Request a:
Reproduce the passage of the SAPPAN project summary below, everything from "Skip to main" down to "Preserving Attack Neutralization)".

Text excerpt:

Skip to main content

Sharing and Automation for Privacy Preserving Attack Neutralization

Periodic Reporting for period 1 - SAPPAN (Sharing and Automation for Privacy Preserving Attack Neutralization)

Reporting period: 2019-05-01 to 2020-10-31

The SAPPAN project aims to enable efficient protection of modern ICT infrastructures via advanced data acquisition, threat analysis, and privacy-aware sharing and distribution of threat intelligence aimed to dynamically support human operators in response and recovery actions. SAPPAN will develop a collaborative, federated, and scalable attack detection to support response activities and allow for timely responses to newly emerging threats supporting different privacy-levels. The project has a strong focus on improving cybersecurity for international public institutions and multinational companies in Europe. Improved threat detection techniques, response, and recovery will help these institutions and companies grow stronger and compete more effectively in the European market and beyond. End-users such as human analysts in the Security Operation Centres (SOC) can adopt SAPPAN solutions with reduced false alerts, advanced visualization, and automated support for response actions to mitigate cyberattacks. Furthermore, small-medium enterprises (SMEs) and organizations can use the SAPPAN platform to share data, machine learning models, threat intelligence for better detection of attacks and respective response. The overall objective of SAPPAN is to develop a platform for privacy-preserving data sharing, attack detection, and automation for response and recovery utilizing advanced data analysis, machine learning, privacy-enhancing technologies, and visualization techniques.

Records:
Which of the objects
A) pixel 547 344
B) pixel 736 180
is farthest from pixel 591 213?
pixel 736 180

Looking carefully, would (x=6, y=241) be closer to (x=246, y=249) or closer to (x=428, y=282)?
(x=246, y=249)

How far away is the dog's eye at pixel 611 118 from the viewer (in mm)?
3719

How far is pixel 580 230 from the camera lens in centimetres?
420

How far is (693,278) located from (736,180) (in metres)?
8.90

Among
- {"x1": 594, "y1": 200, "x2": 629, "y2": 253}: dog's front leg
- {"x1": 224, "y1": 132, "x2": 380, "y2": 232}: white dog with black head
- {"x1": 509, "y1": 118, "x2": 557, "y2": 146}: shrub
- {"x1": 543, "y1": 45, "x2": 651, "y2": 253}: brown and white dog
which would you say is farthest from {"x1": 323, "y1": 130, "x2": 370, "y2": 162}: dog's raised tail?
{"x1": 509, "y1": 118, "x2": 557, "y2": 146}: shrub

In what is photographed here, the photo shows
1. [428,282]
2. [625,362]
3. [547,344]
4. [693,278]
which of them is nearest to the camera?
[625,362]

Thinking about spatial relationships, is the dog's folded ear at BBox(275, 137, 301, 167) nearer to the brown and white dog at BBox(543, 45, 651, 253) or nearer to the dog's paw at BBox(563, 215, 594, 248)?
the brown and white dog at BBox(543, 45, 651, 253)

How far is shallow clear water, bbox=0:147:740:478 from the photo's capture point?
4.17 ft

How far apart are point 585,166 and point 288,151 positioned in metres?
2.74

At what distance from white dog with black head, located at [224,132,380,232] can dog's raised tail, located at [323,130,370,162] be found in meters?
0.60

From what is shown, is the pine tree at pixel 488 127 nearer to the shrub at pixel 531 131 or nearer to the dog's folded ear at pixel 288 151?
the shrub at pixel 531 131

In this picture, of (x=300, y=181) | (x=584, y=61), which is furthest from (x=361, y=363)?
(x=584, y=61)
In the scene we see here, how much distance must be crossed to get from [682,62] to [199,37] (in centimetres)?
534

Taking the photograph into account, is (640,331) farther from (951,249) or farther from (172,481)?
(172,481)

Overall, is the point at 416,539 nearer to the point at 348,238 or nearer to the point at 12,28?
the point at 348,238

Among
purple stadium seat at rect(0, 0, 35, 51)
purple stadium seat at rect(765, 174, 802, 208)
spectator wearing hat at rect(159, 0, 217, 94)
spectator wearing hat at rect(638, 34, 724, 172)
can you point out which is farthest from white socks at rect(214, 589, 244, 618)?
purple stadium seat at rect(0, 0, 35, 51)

Request b:
Pull out each line of the records above that contains the word "raised".

Written answer a:
Skip to main content

Sharing and Automation for Privacy Preserving Attack Neutralization

Periodic Reporting for period 1 - SAPPAN (Sharing and Automation for Privacy Preserving Attack Neutralization)

Written answer b:
which would you say is farthest from {"x1": 323, "y1": 130, "x2": 370, "y2": 162}: dog's raised tail?
At what distance from white dog with black head, located at [224,132,380,232] can dog's raised tail, located at [323,130,370,162] be found in meters?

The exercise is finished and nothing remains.